At this extraordinary spectacle I laughed aloud. Love? I thought the old wives' tales of Love and Lordship were long, long since dead and forgotten. Yet here was a man for the sake of a woman—actually because she wanted to go away and begin again the old pernicious life—breaking his most sacred vows; and here was a woman—for the sake of this man—actually and truly for his sake—asking for death—death with him! Since, when they were both dead, there could be no more any feeling one for the other, why ask for death? What good could that do for either?

"Your wish," I said to this foolish woman, "shall be gratified, in case the Judges of your case decide that your crime can be expiated by no less a penalty. Fellows of the College, let this guilty pair be confined for the night, and to-morrow we will try them solemnly in the College Court according to ancient custom."

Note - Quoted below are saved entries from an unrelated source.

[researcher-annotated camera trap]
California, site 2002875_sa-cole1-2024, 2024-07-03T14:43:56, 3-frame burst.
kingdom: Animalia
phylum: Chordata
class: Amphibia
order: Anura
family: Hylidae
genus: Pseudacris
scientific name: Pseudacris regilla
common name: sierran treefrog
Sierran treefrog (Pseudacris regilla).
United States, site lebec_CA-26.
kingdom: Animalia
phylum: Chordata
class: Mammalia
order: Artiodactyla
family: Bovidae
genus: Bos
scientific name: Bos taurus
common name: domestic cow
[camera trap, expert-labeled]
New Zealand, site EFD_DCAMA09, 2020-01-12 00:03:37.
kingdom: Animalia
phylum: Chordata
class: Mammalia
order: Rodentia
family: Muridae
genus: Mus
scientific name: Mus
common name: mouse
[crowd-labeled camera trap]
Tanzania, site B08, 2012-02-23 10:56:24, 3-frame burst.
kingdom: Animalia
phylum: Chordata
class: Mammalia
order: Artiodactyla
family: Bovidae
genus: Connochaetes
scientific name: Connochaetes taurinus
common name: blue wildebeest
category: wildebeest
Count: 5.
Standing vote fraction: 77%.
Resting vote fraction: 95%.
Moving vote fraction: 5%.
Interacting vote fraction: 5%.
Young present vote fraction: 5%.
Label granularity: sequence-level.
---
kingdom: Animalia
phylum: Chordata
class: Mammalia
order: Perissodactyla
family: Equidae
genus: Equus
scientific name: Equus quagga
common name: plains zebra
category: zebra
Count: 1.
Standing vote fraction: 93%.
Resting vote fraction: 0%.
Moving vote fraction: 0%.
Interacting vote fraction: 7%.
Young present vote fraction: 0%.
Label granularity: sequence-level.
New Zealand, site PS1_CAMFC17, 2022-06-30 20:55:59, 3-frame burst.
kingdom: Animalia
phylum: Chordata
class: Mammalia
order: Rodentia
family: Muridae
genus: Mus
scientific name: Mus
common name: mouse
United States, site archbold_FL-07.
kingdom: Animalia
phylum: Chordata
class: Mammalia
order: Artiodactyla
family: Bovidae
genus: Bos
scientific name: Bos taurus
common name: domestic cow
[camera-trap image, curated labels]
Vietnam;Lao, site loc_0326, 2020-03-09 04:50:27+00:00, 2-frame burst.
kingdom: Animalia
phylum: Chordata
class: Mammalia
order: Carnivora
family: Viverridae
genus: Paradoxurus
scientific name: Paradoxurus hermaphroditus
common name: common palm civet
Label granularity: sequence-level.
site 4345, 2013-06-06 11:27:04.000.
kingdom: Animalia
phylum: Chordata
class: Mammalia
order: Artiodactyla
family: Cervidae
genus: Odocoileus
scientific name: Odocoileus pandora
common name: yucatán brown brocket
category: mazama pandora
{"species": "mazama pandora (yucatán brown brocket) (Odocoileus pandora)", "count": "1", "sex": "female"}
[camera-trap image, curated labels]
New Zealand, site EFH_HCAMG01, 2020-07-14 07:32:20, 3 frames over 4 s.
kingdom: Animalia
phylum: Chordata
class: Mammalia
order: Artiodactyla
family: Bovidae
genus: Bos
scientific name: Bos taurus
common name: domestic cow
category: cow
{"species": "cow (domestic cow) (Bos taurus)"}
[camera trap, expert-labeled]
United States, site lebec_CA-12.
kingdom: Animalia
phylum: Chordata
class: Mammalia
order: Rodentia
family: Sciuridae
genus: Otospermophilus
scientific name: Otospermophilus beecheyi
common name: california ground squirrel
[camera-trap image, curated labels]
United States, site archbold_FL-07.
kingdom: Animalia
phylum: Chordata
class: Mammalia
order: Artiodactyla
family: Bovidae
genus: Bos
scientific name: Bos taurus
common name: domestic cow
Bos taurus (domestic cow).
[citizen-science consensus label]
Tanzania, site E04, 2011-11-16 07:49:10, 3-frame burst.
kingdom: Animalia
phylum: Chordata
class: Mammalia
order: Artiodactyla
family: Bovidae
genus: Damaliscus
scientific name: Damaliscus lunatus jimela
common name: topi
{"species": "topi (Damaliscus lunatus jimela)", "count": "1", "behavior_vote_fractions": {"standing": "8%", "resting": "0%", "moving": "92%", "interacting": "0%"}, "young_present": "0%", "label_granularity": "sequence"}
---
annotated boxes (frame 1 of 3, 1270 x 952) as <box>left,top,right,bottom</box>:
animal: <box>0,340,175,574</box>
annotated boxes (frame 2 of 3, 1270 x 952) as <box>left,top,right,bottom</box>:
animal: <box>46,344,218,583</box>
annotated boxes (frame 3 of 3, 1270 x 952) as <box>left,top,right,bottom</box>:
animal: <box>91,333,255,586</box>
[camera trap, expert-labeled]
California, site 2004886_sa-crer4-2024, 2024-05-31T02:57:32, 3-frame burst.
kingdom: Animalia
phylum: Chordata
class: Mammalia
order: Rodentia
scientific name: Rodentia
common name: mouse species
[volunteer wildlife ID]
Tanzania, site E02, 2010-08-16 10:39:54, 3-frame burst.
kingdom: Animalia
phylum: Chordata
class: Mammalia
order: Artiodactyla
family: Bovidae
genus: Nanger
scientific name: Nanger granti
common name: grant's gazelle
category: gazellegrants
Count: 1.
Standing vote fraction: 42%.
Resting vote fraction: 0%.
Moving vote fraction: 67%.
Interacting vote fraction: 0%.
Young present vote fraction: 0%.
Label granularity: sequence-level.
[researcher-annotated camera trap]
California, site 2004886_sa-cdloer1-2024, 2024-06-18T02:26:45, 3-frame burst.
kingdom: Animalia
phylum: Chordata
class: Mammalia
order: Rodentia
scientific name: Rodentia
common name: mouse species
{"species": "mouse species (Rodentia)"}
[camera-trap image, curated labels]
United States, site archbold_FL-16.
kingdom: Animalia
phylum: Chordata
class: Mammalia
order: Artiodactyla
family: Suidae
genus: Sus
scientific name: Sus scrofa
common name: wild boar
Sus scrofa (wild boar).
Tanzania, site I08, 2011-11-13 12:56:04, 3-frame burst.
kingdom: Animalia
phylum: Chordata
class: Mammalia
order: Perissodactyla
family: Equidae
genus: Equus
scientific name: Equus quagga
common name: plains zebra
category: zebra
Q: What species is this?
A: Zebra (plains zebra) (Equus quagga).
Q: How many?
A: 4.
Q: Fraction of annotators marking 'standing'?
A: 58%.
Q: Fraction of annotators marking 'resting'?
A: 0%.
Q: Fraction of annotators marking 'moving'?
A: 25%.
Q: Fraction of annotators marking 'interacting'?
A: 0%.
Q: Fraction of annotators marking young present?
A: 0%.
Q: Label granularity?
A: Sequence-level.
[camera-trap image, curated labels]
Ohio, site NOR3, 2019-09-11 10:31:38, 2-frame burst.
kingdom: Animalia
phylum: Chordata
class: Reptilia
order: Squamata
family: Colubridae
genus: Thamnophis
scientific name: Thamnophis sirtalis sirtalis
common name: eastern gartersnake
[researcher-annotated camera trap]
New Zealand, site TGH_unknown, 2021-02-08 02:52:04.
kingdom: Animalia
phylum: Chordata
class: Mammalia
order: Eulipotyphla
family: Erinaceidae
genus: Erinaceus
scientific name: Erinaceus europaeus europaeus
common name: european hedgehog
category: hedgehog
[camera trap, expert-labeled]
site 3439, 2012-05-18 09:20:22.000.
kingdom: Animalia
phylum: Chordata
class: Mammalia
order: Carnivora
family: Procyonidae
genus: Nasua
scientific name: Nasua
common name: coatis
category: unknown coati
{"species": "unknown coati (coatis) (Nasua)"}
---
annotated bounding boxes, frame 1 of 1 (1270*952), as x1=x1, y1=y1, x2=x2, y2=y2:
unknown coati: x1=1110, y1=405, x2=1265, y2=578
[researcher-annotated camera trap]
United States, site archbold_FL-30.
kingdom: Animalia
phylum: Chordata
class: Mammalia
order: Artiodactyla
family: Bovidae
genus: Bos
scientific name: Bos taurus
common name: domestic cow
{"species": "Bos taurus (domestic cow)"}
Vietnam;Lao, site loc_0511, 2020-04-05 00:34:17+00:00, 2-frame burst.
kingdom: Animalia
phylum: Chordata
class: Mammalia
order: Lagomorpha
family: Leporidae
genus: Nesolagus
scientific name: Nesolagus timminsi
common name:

I know not how many years had elapsed since that Court was held. The offences of the old time were for the most part against property—since there had been no property, there had been no crimes of this kind. Another class of old offences consisted of violence rising out of quarrels; since almost all these quarrels originated in disputes about property—every man in the old time who had property was either a thief or the son of a thief, so that disputes were naturally incessant—there could be no longer any such quarrels or any such violence. A third class of crimes were caused by love, jealousy, and the like; these two had happily, as we believed, disappeared forever.

The last class of crimes to vanish were those of mutiny. When the People grew gradually to understand that the welfare of all was the only rule of the governing body, and that selfishness, individualism, property, privilege, would no longer be permitted, they left off murmuring, and mutiny ceased. You have seen how orderly, how docile, how tranquil, is the life of the People as it has been ordered by the Sacred College. Alas! I thought that this order, this sheep-like freedom from Thought, was going to be henceforth universal and undisturbed.

Our prisoners made no opposition. John Lax, the Porter, bearing his halberd of office, marched beside them. We closed in behind them, and in this order we led them to the strong room over the South Porch, which is provided with bars and a lock. It is the sleeping-chamber of John Lax, but for this night he was to remain on the watch below.

Then, as Suffragan, I called a Council of Emergency in the Inner House, taking the Presidency in the absence of the Arch Physician.